━━━━━ EXTRACT PROVIDED

Storm Warnings - Matthew 7:24-29 (Wed Night Reflection)
Now I will tell you that since I have been on Harkers Island, my phone has stayed lit up with one weather warning after another for severe thunderstorms…and with the exception of one or two that came during the night, they have failed to materialize. They head for the Island, and then as if there is a dome over us, they dissipate or go around us. One morning I was out on the front porch having my devotional time sometime before daybreak and I literally watched the storm skirt around the outside of the Island. It started off to the west, around behind the parsonage, and I watched as lightning streaks moved from west to east, moving from behind the parsonage, across the horizon in front of me, until they disappeared around the eastern side of our home.
I have grown weary of those warnings and have just about come to the point of ignoring them. Yesterday there were no warnings that came across my phone. I had come home from a day of visiting under beautiful skies. We ate a quick supper and then decided to go bike riding. Joshua got the bikes out while I changed clothes and got ready to go. We got outside and started to head off and Joshua warned us. “We’re going to get wet. It’s getting ready to rain. I’ve already felt a drop.” I looked around on the ground and saw a drop or two, I saw some grey clouds in the sky, and declared that we would be okay, and off we went. We rode through a few rain drops down to the church. Took a few moments to play our PokemonGo game I talked about last week, and then headed off to ride through the cemetery as I was going to lead them around to Old Dock Ferry Road. We had not made two turns when the bottom fell out. We tried waiting it out…it only kept picking up. We finally made our way back over to the church and tried waiting it out under the porch on the side near my office. It still kept coming down and cars and trucks were hitting puddles that created splashes higher than our bikes. I had a message on my phone come through from a member, responding to a comment earlier in the day. I asked them how long til this would blow over. They said, “maybe a couple of days.” Thankfully it didn’t and thankfully that kind soul gave us a ride back up to the parsonage. Earlier this evening, we were able to ride our bikes back up to the house. However Anita, Joshua, and I watched the skies pour forth because I ignored Joshua’s verbal warning (forgetting that when he was three or four he had the uncanny gift of calling out every storm before it happened) and God’s visual warning of the dark clouds gathering.

━━━━━━━━━━

--- ASSIGNMENT 1 ---
From the storm warnings reflection, list every sign of coming rain that Joshua or the writer noticed before the family set off on their bikes.
--- ASSIGNMENT 2 ---
Reproduce the storm warnings reflection word for word, everything from "Storm Warnings - Matthew" down to "of our home.".
--- ASSIGNMENT 3 ---
Summarize the storm warnings reflection in two sentences.

━━━━━ EXTRACTED ENTRIES

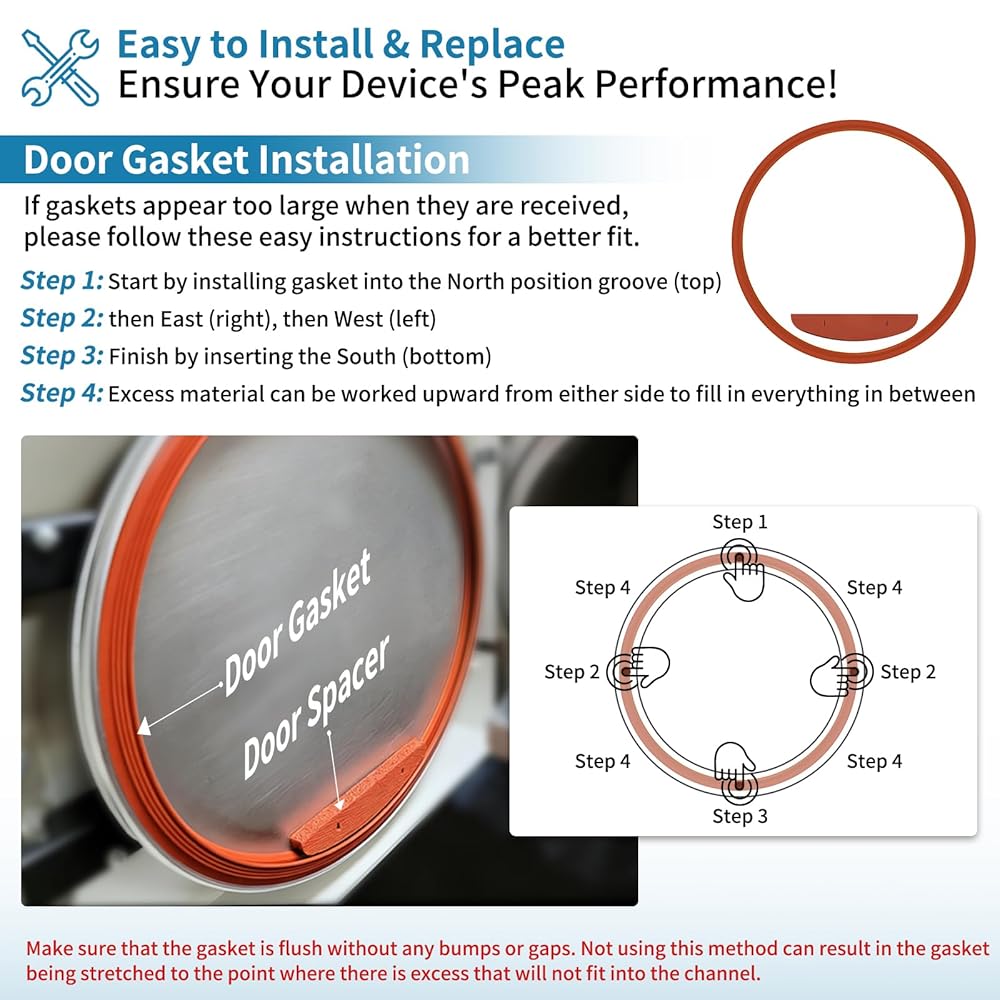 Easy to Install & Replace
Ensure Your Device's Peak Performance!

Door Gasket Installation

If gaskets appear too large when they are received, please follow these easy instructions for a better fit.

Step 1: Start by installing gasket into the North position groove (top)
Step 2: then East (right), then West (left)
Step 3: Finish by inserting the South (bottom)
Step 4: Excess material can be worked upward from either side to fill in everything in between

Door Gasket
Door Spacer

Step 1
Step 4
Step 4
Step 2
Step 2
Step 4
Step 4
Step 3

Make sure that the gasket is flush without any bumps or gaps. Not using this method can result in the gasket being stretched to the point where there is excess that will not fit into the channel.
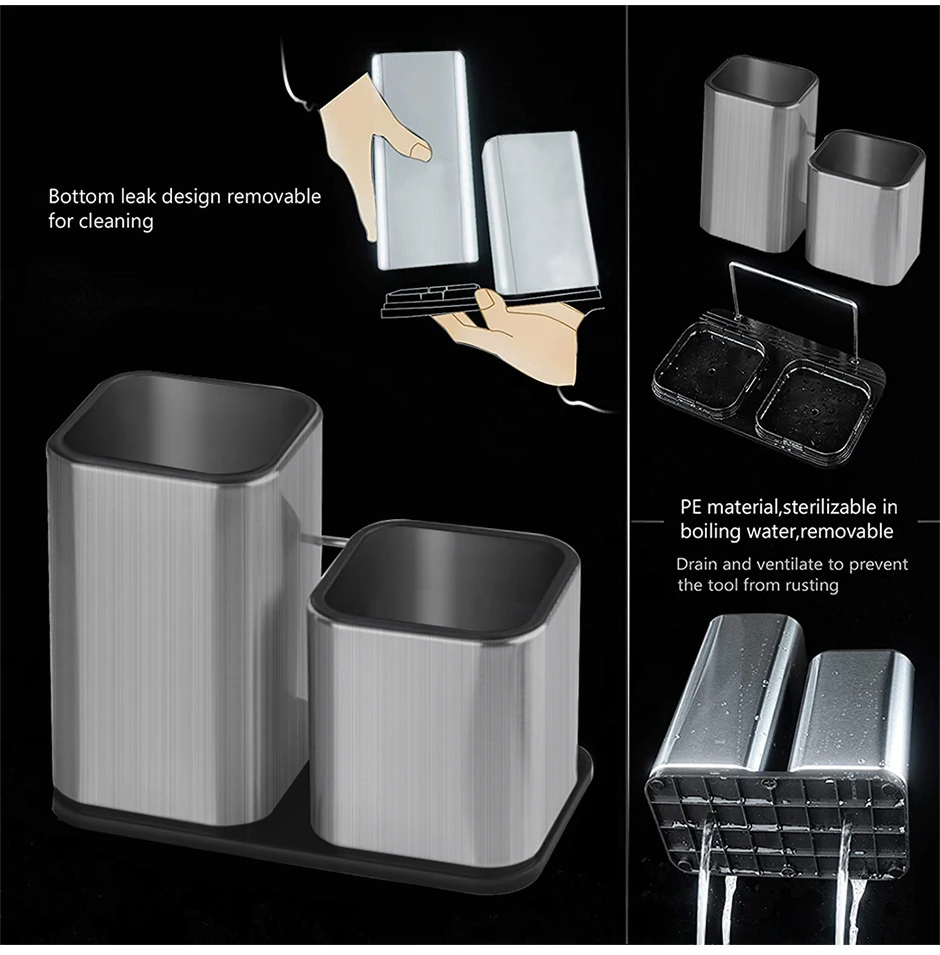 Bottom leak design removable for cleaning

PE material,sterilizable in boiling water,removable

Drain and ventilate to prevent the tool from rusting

━━━━━━━━━━
━━━━━ EXTRACTED ENTRIES

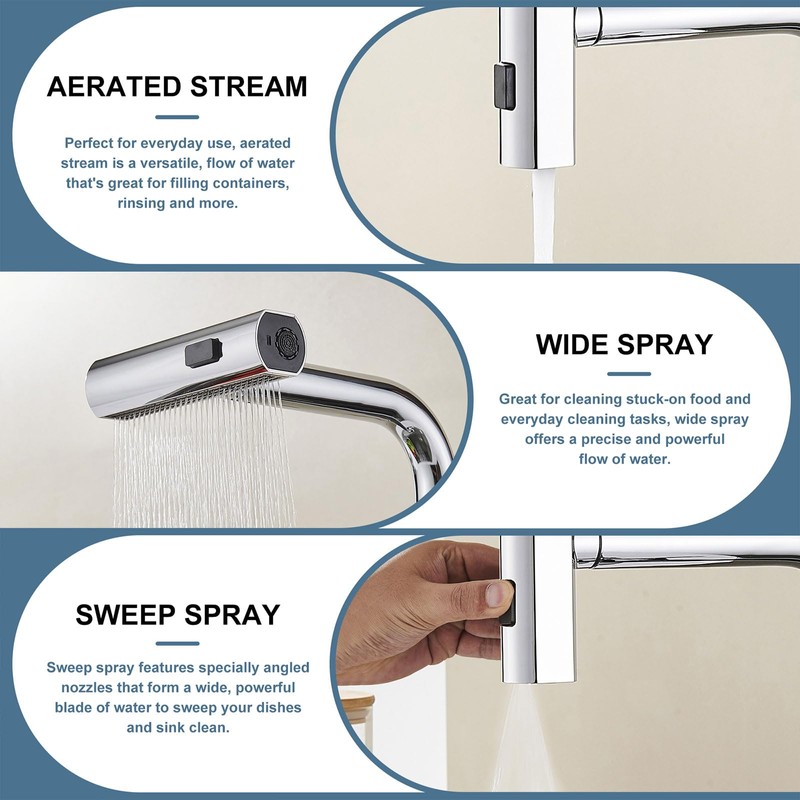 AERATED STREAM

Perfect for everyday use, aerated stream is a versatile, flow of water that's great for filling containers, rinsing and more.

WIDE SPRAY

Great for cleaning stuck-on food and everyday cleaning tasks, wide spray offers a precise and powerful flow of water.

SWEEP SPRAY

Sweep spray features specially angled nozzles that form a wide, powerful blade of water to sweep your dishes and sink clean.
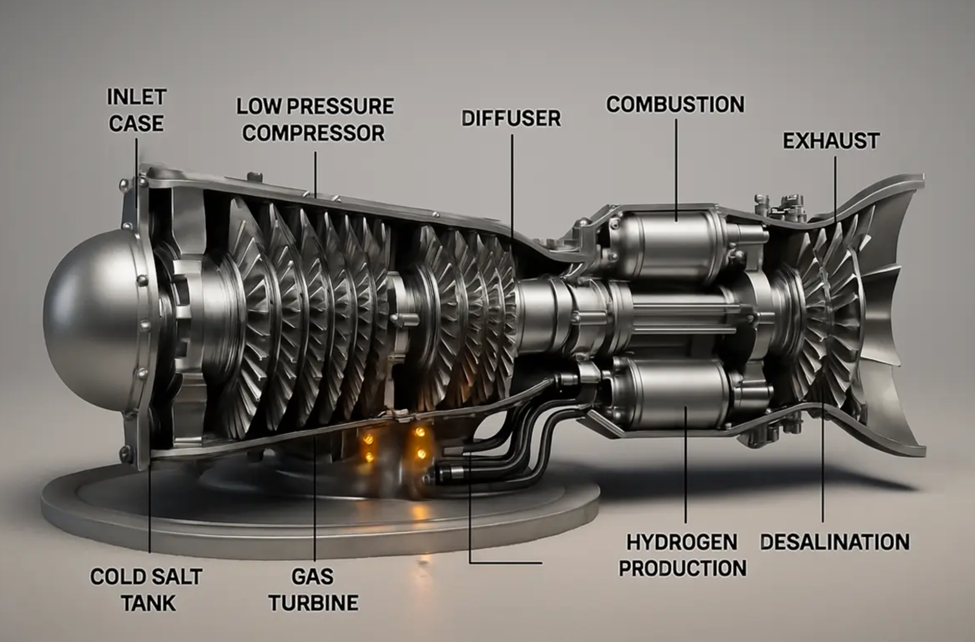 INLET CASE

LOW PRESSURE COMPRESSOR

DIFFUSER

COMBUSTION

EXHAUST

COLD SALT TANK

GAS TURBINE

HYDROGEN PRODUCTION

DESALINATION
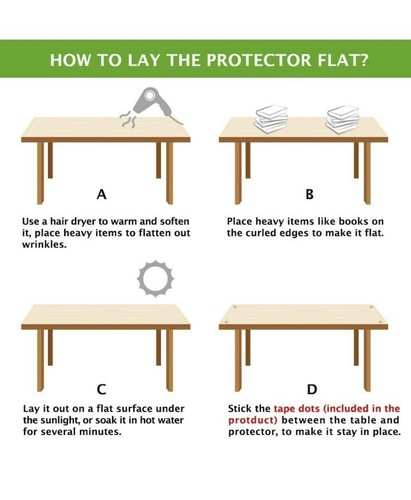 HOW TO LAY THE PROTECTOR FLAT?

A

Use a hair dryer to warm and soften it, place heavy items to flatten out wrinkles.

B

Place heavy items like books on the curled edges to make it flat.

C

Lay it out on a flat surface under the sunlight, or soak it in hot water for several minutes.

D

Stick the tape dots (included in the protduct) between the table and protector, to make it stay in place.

━━━━━━━━━━
━━━━━ EXTRACTED ENTRIES

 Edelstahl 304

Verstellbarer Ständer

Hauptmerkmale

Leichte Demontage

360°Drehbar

━━━━━━━━━━

--- EXERCISE RESULT 1 ---
- Joshua felt a drop of rain and warned that it was getting ready to rain.
- The writer saw a drop or two on the ground.
- The writer saw some grey clouds in the sky.

--- EXERCISE RESULT 2 ---
Storm Warnings - Matthew 7:24-29 (Wed Night Reflection)
Now I will tell you that since I have been on Harkers Island, my phone has stayed lit up with one weather warning after another for severe thunderstorms…and with the exception of one or two that came during the night, they have failed to materialize. They head for the Island, and then as if there is a dome over us, they dissipate or go around us. One morning I was out on the front porch having my devotional time sometime before daybreak and I literally watched the storm skirt around the outside of the Island. It started off to the west, around behind the parsonage, and I watched as lightning streaks moved from west to east, moving from behind the parsonage, across the horizon in front of me, until they disappeared around the eastern side of our home.

--- EXERCISE RESULT 3 ---
Since coming to Harkers Island, the writer has received many severe thunderstorm warnings on the phone that mostly failed to materialize and has almost come to the point of ignoring them. On a day with no phone warnings, the writer ignored Joshua's spoken warning and the gathering dark clouds, went bike riding with the family, and got caught in a downpour until a church member gave them a ride back to the parsonage.